For city dwellers, normally far removed from the reality of bushfires save for regular updates online or on the evening news, these fires were inescapable. Canberra, Melbourne and Sydney were blanketed in smoke for weeks on end, and when it rained, the rain was thick with ash from the multiple fires burning out of control across the country.
And in places like Cobargo, where four lives were lost and hundreds of properties destroyed in the village and surrounding district, the impact was unfathomable.
Campion Decent’s new play Unprecedented (commissioned by Playwriting Australia and HotHouse Theatre) explores not only the impact of the fires themselves, but the failure of successive Australian governments to respond in any meaningful way to the numerous inquiries that inevitably follow such events.
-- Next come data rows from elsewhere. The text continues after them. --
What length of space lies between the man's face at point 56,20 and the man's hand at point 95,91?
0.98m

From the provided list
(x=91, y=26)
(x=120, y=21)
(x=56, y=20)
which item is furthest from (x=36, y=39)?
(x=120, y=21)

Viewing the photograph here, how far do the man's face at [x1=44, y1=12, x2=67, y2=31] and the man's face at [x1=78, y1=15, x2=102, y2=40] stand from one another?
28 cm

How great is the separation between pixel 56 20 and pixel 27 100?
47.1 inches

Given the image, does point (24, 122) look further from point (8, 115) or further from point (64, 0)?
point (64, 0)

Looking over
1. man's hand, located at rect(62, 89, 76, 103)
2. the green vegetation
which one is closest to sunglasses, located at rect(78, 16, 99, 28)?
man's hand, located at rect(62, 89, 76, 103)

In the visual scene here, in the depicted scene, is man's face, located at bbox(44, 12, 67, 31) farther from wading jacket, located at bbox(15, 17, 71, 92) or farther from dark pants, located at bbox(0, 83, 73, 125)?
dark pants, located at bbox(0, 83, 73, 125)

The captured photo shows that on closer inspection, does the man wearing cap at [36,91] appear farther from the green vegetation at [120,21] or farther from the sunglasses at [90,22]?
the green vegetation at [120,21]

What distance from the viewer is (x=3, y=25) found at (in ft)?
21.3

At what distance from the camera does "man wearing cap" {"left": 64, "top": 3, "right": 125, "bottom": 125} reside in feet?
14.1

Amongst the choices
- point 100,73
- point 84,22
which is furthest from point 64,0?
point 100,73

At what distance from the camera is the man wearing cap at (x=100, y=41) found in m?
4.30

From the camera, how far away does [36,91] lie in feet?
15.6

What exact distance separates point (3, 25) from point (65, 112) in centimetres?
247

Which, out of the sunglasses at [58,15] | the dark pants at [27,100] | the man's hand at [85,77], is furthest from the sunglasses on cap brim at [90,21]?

Indeed, the frustrating frequency of such inquiries (as the play notes, ‘there have been 57 formal fire-related inquiries, reviews and royal commissions since 1939’) and their failure to address the root cause of such disasters is established in the opening scene of the play, which features lines delivered at the 1939 Royal Commission into the Black Friday fires by Judge L E B Stretton, Chair:
‘The rich plains, denied their beneficent rains, lay bare and baking; and the forests, from the foothills to the alpine heights, were tinder. The soft carpet of the forest floor was gone; the bone-dry litter crackled underfoot; dry heat and hot dry winds worked upon a land already dry, to suck from it the last, least drop of moisture. Men who had lived their lives in the bush went their ways in the shadow of dread expectancy.’
Stretton’s words seem frighteningly portentous given the summers we face this year and beyond, with the hot dry conditions of El Niño now following the increased rainfall and lush growth facilitated by several years of La Niña conditions.
Not that the flourishing undergrowth in our bushlands should be our primary concern, as Decent makes clear.
Rather than focusing on ‘the thorny issue of prescribed burning or fuel reduction,’ as Liberal Senator Bill Heffernan did at the 2010 Senate Inquiry into The incidence and severity of bushfires across Australia, the play demands that the Australian Government of the day – regardless of which political party is currently in power or how many new coal mines they have greenlit – should be focused on the extreme weather conditions caused by climate change.
The unparalleled ferocity of the 2019-2020 fires and the extreme heat they generated meant that previously established facts about fuel reduction and fire breaks are now almost irrelevant. The Black Summer bushfires generated their own weather conditions: fire-generated thunderstorms or ‘pyrocumulonimbus events if you want to be real fancy’. As Decent’s script explains:
‘So, this is where you have fires burning in heavily forested areas. And they generate their own weather. They generate their own thunderstorms. They change winds at the fire front and aloft, above the fires. They increase transport of burning embers. They have additional sources of lightning to start new fires, and at more spatial scales we get tornados and extreme winds.
‘So southern Australia has, in the evidence we have, seen an increased number of high-risk days for fire-generated thunderstorms and the projections are for that trend to continue.’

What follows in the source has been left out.